* **Problem requirements**: What is needed here is an exact repetition of the records below, beginning at the line that has "genus: Dasyprocta" and stopping after the line that has "common name: baboon".

* **The data**:
=== Section Start ===

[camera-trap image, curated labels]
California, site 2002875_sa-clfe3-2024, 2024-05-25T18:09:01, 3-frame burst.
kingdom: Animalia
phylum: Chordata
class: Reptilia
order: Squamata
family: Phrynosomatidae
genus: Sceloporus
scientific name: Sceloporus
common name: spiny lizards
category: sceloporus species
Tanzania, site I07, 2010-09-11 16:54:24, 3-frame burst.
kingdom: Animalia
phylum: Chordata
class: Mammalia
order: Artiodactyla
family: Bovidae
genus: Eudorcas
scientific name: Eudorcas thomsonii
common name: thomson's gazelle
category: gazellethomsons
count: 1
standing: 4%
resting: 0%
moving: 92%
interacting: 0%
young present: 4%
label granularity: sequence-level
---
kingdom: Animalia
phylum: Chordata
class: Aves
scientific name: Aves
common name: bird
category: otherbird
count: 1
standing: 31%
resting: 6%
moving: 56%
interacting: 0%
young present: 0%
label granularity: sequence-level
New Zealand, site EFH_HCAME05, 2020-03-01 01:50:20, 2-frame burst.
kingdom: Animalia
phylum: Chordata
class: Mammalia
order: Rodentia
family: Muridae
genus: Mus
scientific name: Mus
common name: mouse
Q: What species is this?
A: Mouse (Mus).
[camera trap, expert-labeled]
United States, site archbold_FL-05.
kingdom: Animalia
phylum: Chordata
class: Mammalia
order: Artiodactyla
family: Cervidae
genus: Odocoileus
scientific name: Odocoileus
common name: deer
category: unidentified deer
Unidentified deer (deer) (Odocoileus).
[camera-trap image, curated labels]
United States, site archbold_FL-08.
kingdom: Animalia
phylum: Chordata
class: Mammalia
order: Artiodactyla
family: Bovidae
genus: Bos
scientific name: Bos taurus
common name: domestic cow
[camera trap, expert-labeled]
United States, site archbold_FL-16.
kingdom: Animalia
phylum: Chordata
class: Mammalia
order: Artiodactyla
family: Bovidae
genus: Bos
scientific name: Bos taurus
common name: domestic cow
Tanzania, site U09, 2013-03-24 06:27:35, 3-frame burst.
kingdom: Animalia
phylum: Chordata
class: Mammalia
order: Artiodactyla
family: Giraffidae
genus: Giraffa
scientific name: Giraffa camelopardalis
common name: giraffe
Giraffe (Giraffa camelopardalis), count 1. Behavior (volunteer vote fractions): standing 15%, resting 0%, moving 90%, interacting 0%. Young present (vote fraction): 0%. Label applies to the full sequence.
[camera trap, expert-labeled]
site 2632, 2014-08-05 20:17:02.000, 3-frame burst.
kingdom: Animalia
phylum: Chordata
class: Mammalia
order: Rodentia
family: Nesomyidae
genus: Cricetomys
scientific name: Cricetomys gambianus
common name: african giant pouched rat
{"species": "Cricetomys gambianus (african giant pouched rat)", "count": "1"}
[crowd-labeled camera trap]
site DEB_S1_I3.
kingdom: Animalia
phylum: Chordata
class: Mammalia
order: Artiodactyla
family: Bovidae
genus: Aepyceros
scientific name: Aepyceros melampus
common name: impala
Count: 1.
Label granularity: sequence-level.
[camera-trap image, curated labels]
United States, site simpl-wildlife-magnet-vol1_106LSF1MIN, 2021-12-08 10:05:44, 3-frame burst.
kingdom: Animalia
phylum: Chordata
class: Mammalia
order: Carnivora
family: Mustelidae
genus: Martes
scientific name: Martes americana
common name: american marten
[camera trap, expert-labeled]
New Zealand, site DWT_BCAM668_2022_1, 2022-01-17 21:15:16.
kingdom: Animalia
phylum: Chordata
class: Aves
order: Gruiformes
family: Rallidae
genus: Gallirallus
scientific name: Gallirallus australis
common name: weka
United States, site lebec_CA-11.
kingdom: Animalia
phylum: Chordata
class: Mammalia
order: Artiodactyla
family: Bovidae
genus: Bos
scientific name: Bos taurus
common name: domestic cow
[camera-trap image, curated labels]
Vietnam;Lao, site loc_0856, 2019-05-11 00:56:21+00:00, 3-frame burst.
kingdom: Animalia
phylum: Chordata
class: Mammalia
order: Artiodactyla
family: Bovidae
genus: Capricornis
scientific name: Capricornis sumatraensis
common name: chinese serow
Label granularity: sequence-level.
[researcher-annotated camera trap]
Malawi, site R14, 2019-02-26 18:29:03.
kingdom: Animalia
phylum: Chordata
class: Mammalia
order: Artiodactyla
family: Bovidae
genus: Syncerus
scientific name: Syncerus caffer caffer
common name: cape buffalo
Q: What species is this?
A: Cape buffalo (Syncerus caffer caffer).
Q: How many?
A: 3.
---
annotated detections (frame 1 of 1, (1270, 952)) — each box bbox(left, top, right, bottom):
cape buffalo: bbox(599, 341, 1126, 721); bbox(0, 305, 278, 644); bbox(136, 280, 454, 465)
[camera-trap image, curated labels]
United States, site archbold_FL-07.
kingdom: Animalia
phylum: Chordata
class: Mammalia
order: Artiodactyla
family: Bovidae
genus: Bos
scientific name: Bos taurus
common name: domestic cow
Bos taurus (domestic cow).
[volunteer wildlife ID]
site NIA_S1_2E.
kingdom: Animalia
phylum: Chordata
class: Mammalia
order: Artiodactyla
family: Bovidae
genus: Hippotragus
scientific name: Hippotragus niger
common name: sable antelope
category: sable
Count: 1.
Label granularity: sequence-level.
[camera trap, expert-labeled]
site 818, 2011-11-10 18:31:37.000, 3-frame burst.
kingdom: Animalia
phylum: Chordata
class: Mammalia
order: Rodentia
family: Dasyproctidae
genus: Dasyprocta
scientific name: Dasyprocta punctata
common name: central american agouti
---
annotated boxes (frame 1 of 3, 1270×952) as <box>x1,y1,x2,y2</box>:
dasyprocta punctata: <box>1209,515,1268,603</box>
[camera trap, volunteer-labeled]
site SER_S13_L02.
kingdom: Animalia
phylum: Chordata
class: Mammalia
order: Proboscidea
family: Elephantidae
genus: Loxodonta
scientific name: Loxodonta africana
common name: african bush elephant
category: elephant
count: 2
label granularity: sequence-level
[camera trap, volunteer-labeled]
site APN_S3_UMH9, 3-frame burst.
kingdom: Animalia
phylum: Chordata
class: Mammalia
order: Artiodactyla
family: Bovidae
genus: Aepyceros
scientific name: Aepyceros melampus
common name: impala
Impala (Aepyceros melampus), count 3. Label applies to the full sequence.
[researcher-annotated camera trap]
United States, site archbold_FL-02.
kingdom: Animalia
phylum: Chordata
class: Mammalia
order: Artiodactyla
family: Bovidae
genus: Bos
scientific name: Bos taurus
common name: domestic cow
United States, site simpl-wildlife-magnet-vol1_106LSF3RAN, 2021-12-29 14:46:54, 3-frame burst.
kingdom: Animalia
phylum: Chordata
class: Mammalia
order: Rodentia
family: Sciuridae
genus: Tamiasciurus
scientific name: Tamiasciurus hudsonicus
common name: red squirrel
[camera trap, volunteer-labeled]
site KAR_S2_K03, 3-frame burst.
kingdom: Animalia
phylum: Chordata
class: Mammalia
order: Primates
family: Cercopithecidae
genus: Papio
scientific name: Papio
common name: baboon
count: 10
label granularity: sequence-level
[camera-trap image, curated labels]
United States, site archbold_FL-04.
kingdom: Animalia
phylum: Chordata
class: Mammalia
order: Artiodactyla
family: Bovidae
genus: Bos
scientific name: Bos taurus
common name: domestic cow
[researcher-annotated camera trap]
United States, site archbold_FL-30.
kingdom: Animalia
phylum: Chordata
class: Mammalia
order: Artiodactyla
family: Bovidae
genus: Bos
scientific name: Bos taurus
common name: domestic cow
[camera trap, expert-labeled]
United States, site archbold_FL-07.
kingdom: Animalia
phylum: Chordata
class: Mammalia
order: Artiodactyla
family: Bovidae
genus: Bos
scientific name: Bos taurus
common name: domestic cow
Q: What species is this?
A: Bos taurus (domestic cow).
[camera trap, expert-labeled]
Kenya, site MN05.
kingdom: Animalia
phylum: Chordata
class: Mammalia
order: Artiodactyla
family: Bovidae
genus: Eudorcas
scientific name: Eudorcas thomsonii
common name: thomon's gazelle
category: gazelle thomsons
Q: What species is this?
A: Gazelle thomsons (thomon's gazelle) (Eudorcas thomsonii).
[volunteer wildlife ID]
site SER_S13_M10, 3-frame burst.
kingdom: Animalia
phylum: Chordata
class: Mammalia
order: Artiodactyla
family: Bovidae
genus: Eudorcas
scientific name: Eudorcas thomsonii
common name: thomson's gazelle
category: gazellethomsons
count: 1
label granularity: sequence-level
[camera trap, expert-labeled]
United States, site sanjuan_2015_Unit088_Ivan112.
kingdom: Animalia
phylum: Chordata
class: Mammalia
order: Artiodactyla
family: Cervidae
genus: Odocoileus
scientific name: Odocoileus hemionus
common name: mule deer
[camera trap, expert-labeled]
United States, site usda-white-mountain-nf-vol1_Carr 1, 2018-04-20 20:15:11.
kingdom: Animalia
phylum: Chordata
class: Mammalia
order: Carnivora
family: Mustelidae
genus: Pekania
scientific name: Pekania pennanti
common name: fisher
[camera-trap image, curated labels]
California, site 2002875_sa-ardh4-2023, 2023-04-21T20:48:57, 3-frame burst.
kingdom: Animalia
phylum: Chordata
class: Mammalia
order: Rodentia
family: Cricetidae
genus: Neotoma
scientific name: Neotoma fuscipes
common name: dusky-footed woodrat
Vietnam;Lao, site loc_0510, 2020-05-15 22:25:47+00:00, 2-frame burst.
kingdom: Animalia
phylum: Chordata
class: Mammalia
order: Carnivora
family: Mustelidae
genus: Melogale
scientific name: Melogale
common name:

=== Section End ===

* **Solution below**:
genus: Dasyprocta
scientific name: Dasyprocta punctata
common name: central american agouti
---
annotated boxes (frame 1 of 3, 1270×952) as <box>x1,y1,x2,y2</box>:
dasyprocta punctata: <box>1209,515,1268,603</box>
[camera trap, volunteer-labeled]
site SER_S13_L02.
kingdom: Animalia
phylum: Chordata
class: Mammalia
order: Proboscidea
family: Elephantidae
genus: Loxodonta
scientific name: Loxodonta africana
common name: african bush elephant
category: elephant
count: 2
label granularity: sequence-level
[camera trap, volunteer-labeled]
site APN_S3_UMH9, 3-frame burst.
kingdom: Animalia
phylum: Chordata
class: Mammalia
order: Artiodactyla
family: Bovidae
genus: Aepyceros
scientific name: Aepyceros melampus
common name: impala
Impala (Aepyceros melampus), count 3. Label applies to the full sequence.
[researcher-annotated camera trap]
United States, site archbold_FL-02.
kingdom: Animalia
phylum: Chordata
class: Mammalia
order: Artiodactyla
family: Bovidae
genus: Bos
scientific name: Bos taurus
common name: domestic cow
United States, site simpl-wildlife-magnet-vol1_106LSF3RAN, 2021-12-29 14:46:54, 3-frame burst.
kingdom: Animalia
phylum: Chordata
class: Mammalia
order: Rodentia
family: Sciuridae
genus: Tamiasciurus
scientific name: Tamiasciurus hudsonicus
common name: red squirrel
[camera trap, volunteer-labeled]
site KAR_S2_K03, 3-frame burst.
kingdom: Animalia
phylum: Chordata
class: Mammalia
order: Primates
family: Cercopithecidae
genus: Papio
scientific name: Papio
common name: baboon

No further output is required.